Kutipan dokumen
Membangun Generasi Pemimpin

Sabtu, 11 Juli 2020

Ahmad Tamimi (Anggota Bawaslu Kab. Indragiri Hilir)

SIBERONE.COM - Ikhtiar membangun generasi pemimpin perlu terus digiatkan untuk memastikan agar segenap anak muda benar berproses menempa diri. 

Ikhtiar ini adalah sebuah cara membangun harapan baru agar lahirnya pemimpin baru. 
Saat stok kepemimpinan di kalangan tua dipandang mencapai limitasi waktu dan energi masa produktifnya maka kekuatan alternatif harus diaktifkan untuk membangun generasi penerus yang punya nilai lebih agar bisa tawarkan harapan bukan beban. 

Terlebih tantangan persoalan kedepan semakin kompleks perlu jiwa-jiwa pejuang dari generasi tangguh untuk hadapi kenyataan, bila tidak berikhtiar maka akan dapat diprediksi kita akan sulit beranjak satu langkah kedepan.

Deskripsi tugas
Dalam tulisan tentang membangun generasi pemimpin, apa yang harus diaktifkan saat stok kepemimpinan di kalangan tua dipandang mencapai limitasi waktu dan energi masa produktifnya?

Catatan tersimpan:
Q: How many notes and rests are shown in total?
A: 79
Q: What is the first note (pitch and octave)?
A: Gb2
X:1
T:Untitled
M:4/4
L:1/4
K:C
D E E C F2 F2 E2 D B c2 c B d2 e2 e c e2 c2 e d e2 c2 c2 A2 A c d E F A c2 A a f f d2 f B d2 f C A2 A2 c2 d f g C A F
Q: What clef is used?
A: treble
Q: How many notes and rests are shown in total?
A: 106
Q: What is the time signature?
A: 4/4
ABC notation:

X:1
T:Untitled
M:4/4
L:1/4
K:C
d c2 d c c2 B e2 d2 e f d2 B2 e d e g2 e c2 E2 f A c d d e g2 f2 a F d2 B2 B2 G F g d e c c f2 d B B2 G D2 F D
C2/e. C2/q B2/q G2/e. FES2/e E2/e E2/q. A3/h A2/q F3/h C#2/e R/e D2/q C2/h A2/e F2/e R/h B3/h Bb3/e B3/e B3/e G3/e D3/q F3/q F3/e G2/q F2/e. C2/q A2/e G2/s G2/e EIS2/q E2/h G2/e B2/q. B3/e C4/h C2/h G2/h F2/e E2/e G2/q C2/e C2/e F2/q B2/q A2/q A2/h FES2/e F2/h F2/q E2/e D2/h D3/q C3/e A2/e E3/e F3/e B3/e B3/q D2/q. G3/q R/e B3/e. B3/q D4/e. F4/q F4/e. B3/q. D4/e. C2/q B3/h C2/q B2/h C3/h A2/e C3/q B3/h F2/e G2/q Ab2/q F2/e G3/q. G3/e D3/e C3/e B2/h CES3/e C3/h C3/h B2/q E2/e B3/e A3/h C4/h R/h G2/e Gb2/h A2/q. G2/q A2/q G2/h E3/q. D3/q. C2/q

Hasil tugas
Kekuatan alternatif harus diaktifkan untuk membangun generasi penerus yang punya nilai lebih.